• _DIRECTIONS FOR THIS TASK_: Extend the passage below on response to neoadjuvant chemotherapy in esophageal cancer patients, beginning after its last sentence.

• _PAGE EXTRACT_:
········

Table 1 summarizes the clinical characteristics of cases included herein. Approximately 90% of the cases were male, with 31 (40%) receiving DCF. Moreover, 60 cases (71%) received two cycles of chemotherapy, whereas 25 (29%) received only one cycle due to severe adverse events.
Response to neoadjuvant chemotherapy
Among the 77 patients included herein, 58 had swollen lymph nodes larger than 10 mm, with the response to chemotherapy being determined using the rate of change of the target lesions. In other patients, the response was determined using the primary esophageal lesion. Accordingly, 37 cases were classified as PR, 39 as SD, and 1 as PD, respectively. None of the cases were classified as CR. This study divided cases into two groups: the effective response group (PR) and ineffective response group (SD and PD).
The effective response group tended to have more cases receiving DCF, although no significant difference was noted (p = 0.067). However, the effective response group had significantly more cases who received two chemotherapy cycles than one cycle (p < 0.001).

········

• _PROVIDED MATERIAL_:
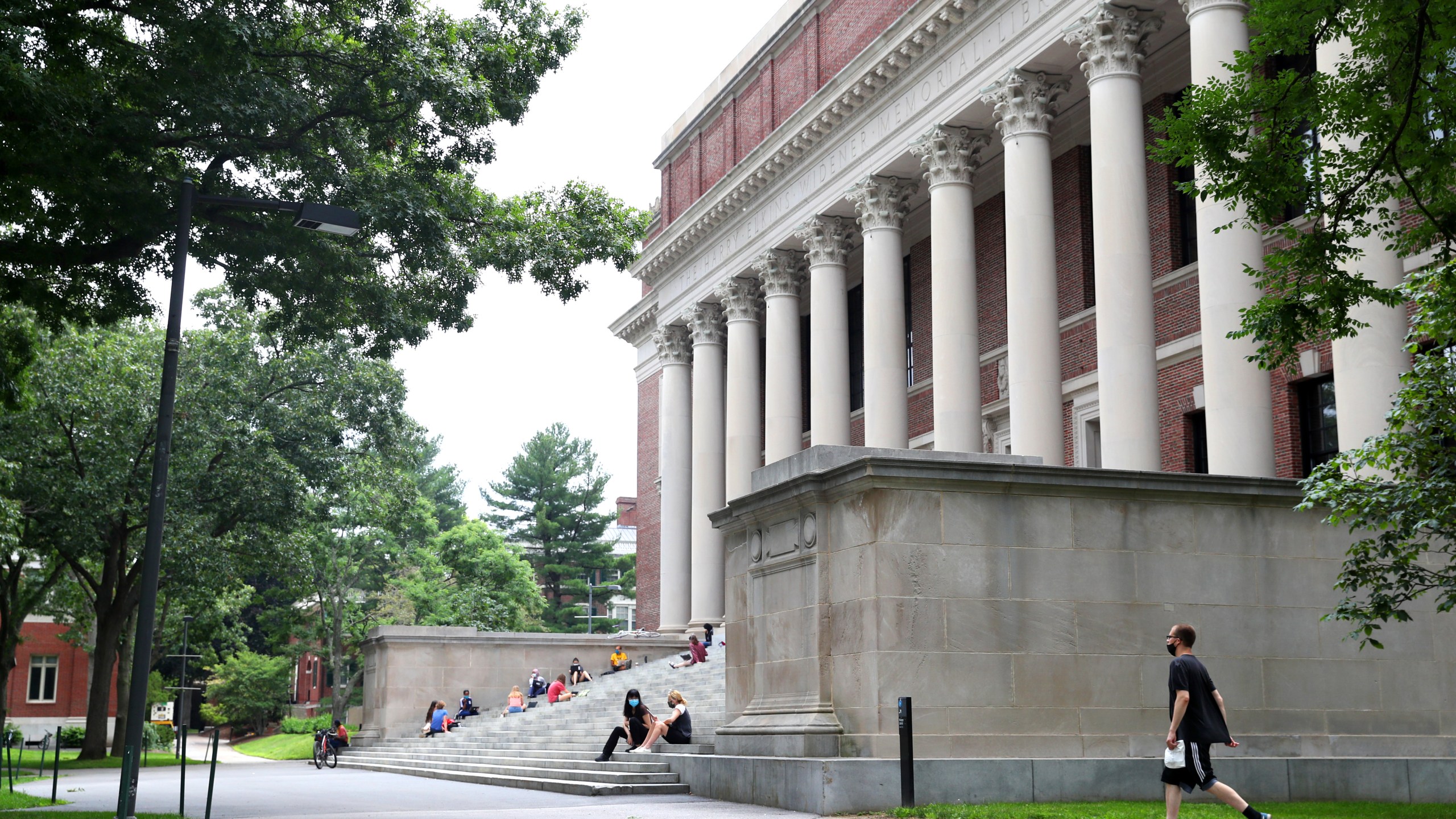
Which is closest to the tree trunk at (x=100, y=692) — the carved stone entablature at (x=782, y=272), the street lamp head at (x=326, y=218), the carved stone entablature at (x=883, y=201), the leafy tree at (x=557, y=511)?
the carved stone entablature at (x=782, y=272)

········

• _RESULT OF THE EXERCISE_:
Relationship between chemotherapy response and serum IgG level
Patients included herein had a serum IgG level ranging from 460 to 2223 mg/dL. The median [25th percentile (Q1), 75th percentile (Q3)]) serum IgG level in the effective (n = 37) and ineffective (n = 40) response groups were 976 (871, 1087) and 1227.5 (1087, 1466), respectively (Fig. 2). The effective group had a significantly lower serum IgG level than the ineffective group (p < 0.001).
The ROC curve was created using “effective” as the target, with the area under curve being 79.8%. The cutoff serum IgG value at which the Youden index was maximized was determined to be 1087 mg/dL (sensitivity 0.757, specificity 0.750) (Fig. 3A).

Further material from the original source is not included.